The Alien Show Has Some Good News — and Some Not-So-Good News

Ever since news broke that Legion and Fargo showrunner Noah Hawley was making a TV show set in the Alien universe, we’ve been desperate to learn more. When’s it set, where’s it set, who’s in it, and can we have it in our eyeballs right now thank you very much? Several of those details have been revealed in the subsequent months and now there are even more, including one that’s a tad less than encouraging.

We’ll start with that bad news. Speaking at a recent event, as chronicled by the Hollywood Reporter, FX chief John Landgraf said that Hawley will be finishing a whole other show, the fifth season of Fargo, before making Alien. “We need to shoot Fargo this winter, so we’ll be shooting Fargo before Alien though we have more scripts for Alien than Fargo,” Landgraf said. “Noah is writing both right now.”

The good news is Hawley has made more progress on Alien than Fargo so far (Landgraf has read five Alien scripts and only one for Fargo) so the world of the sci-fi series is already very well-defined. And that world, as we already knew, is ours. Hawley’s Alien, as previously reported, will take place on Earth, and Landgraf revealed a bit more specifically about when in the overall Alien timeline that is.

“Alien takes place before Ripley,” the head of FX said. “It’s the first story in the Alien franchise that takes place on Earth. It takes place on our planet, near the end of this century we’re currently in, 70-odd years from now.” So it’s almost a modern Alien story?
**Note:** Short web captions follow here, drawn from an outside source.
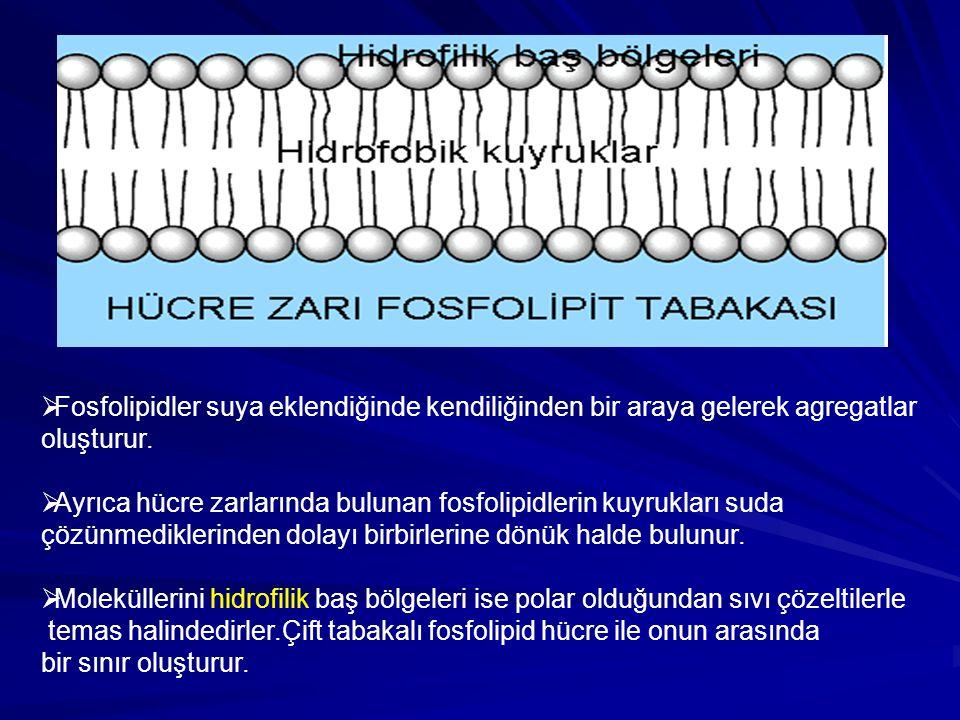  Fosfolipidler suya eklendiğinde kendiliğinden bir araya gelerek agregatlar oluşturur.  Ayrıca hücre zarlarında bulunan fosfolipidlerin kuyrukları s
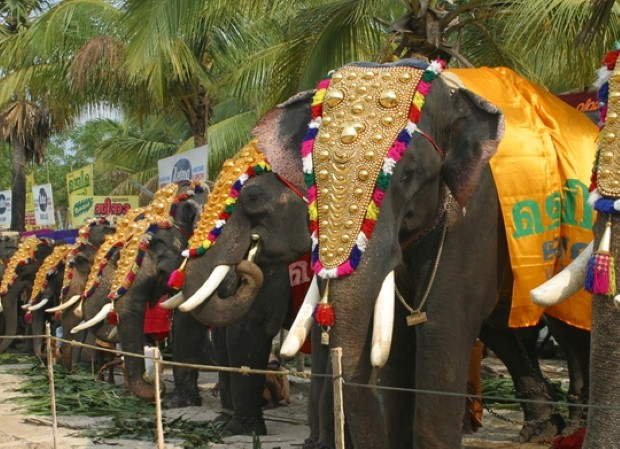 Enjoy Kerala's colourful temple festivals
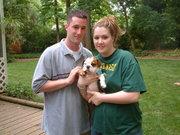 mooie bulldog puppy voor adoptie,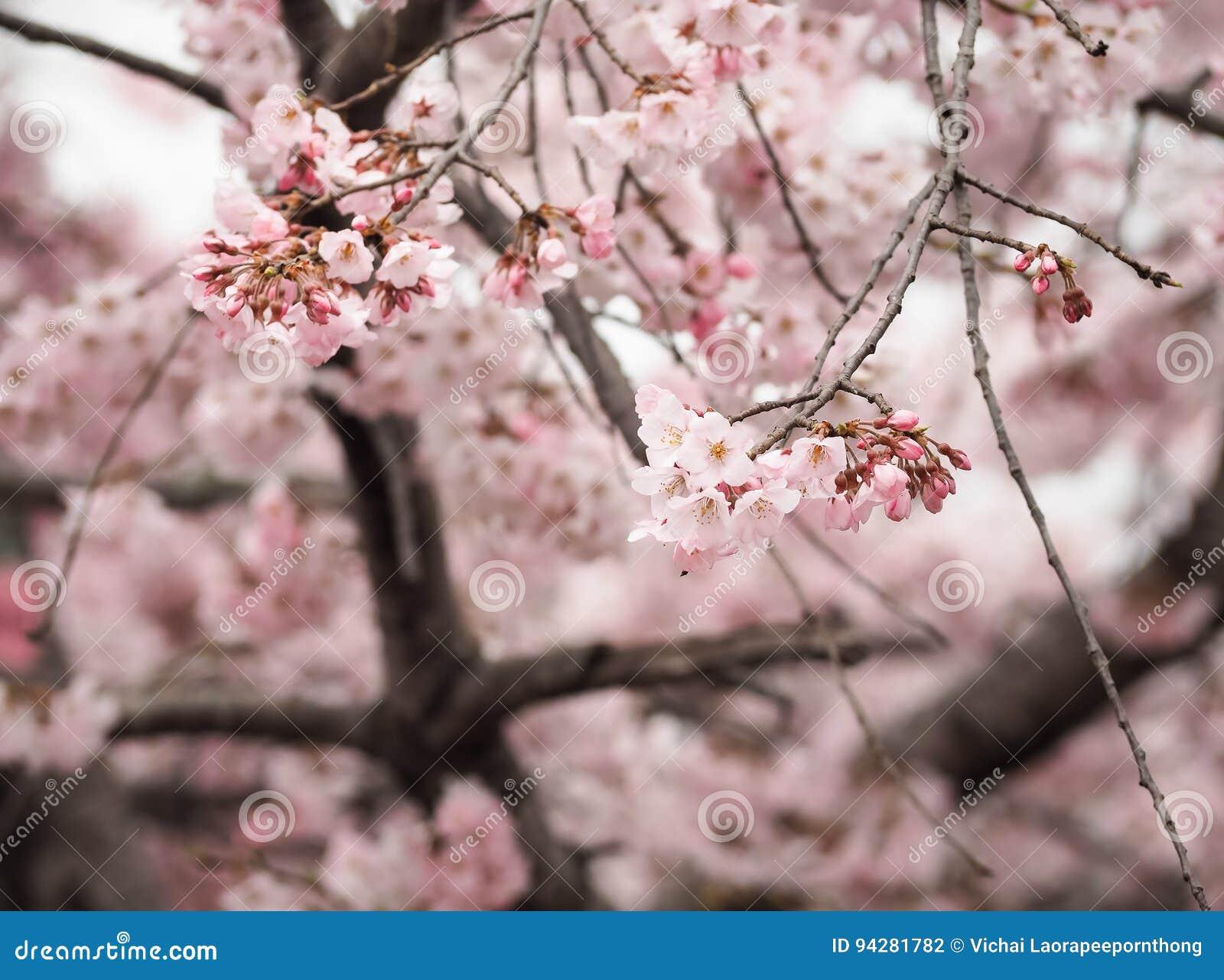 Beautiful Pink Sakura Flowers In Japan Stock Photo Image Of Hanami
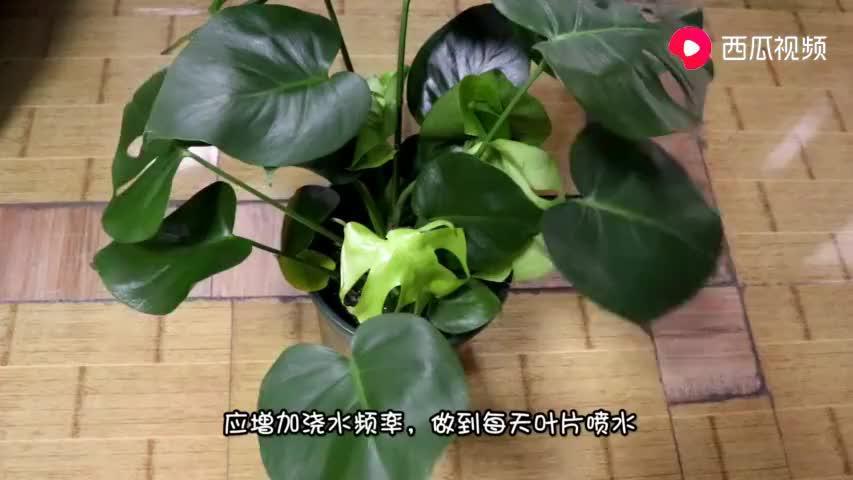 养殖龟背竹,掌握这几点,叶片油绿,蹭蹭长爆盆!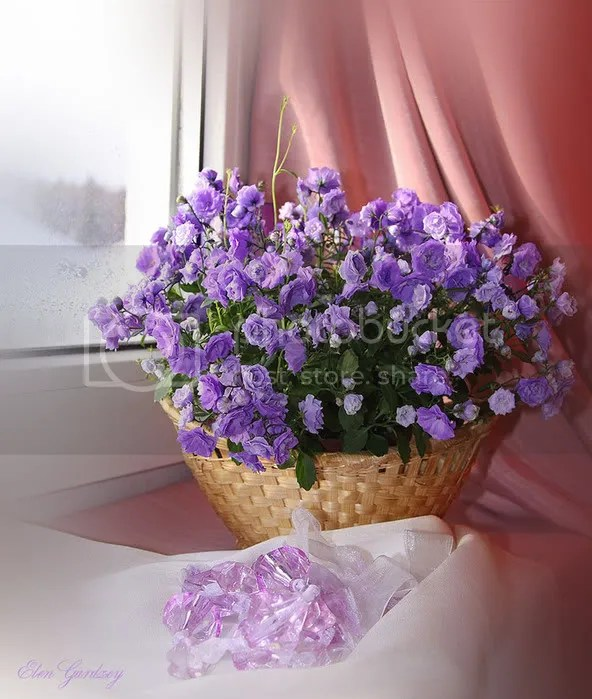 photo 68192869_1293027603_3459347_large.jpg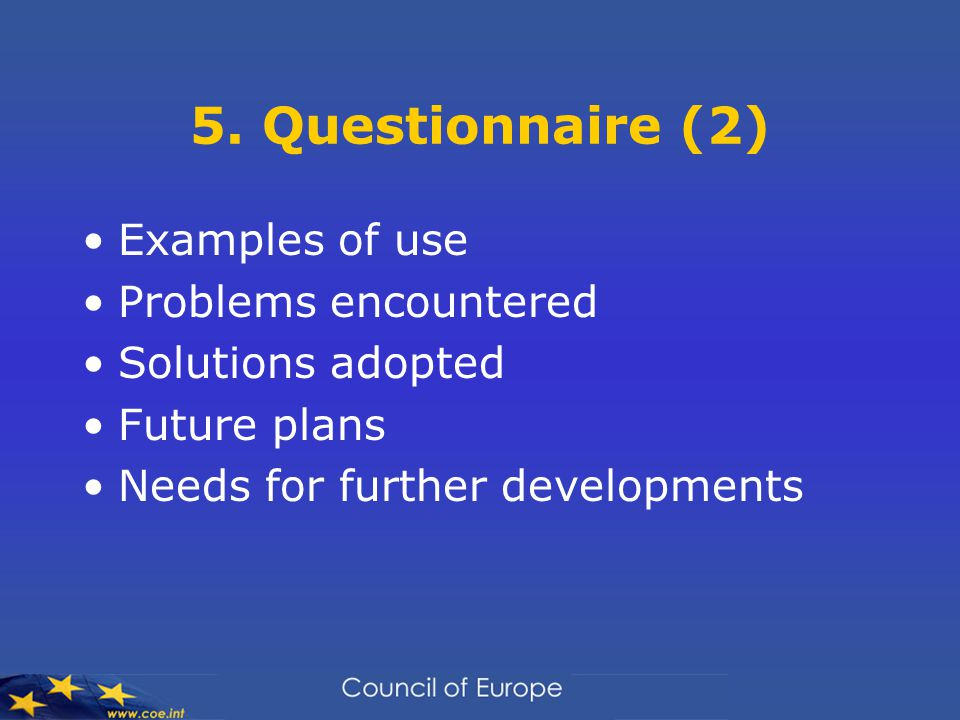 5. Questionnaire (2) Examples of use Problems encountered Solutions adopted Future plans Needs for further developments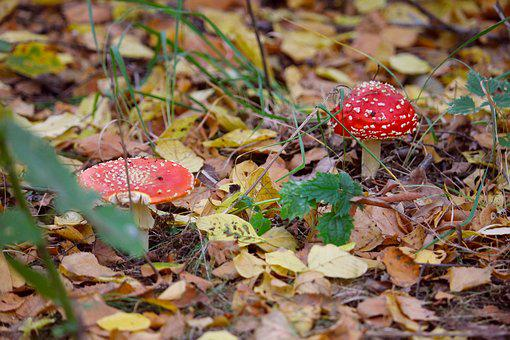 Mushrooms, Autumn, Forest, Red, White, Leaves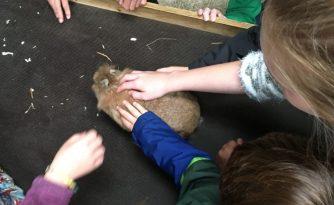 Buzymum - Stroking a bunny at Odds Farm
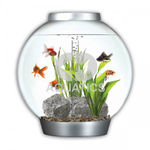 Biorb With Light 30ltr Silver Coldwater Aquarium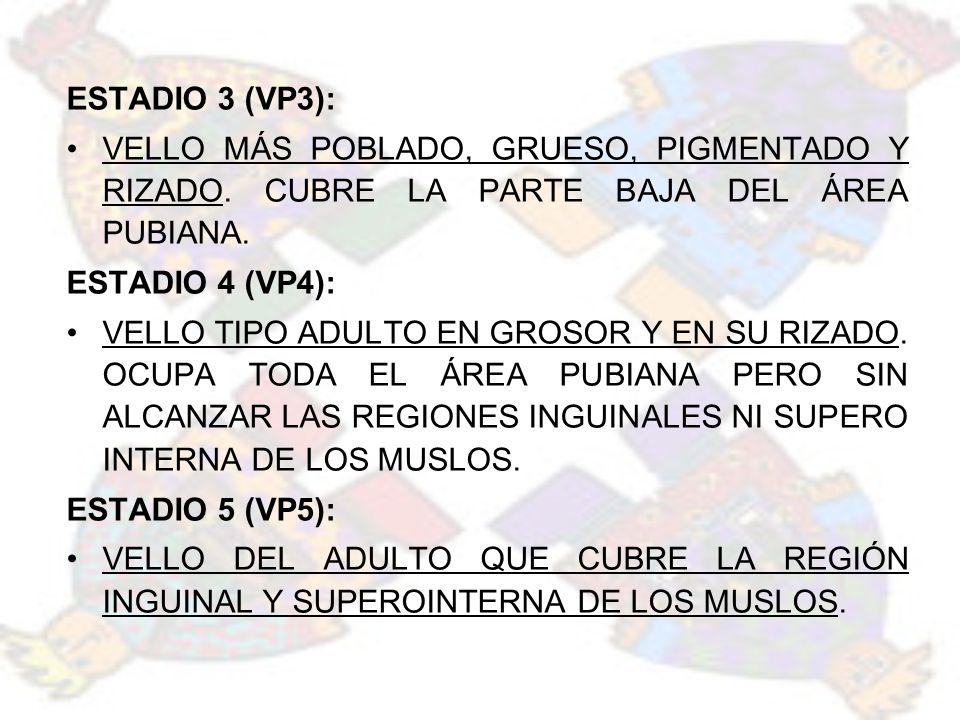 ESTADIO 3 (VP3): VELLO MÁS POBLADO, GRUESO, PIGMENTADO Y RIZADO. CUBRE LA PARTE BAJA DEL ÁREA PUBIANA.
That seems both intriguing and confusing. “All I can tell you is Ripley won’t be a part of it, and neither will any other characters — other than the alien itself,” Landgraf added.

Thankfully, Hawley himself has previously explained a bit more about what exactly is going on in his Alien show. “In the movies, we have this Weyland-Yutani Corporation, which is clearly also developing artificial intelligence,” he said back in January. “But what if there are other companies trying to look at immortality in a different way, with cyborg enhancements or transhuman downloads? Which of those technologies is going to win? It’s ultimately a classic science fiction question: does humanity deserve to survive?”

However that plays out, and wherever the xenomorph creatures fit in, Landgraf believes it will be pleasing for fans. “I hope [fans] will feel like it’s faithful to the franchise they love but also a brave and original reinvention of that franchise,” he said. “Setting it on Earth is really interesting. We have to think forward about the future of the planet in terms of the environment, governance, technology and create and design a version of the planet in the future … Noah wants to do that in a distinctive and original way.”

Sounds intriguing! Too bad it’s gonna be at least a year, maybe more, until we get to see it.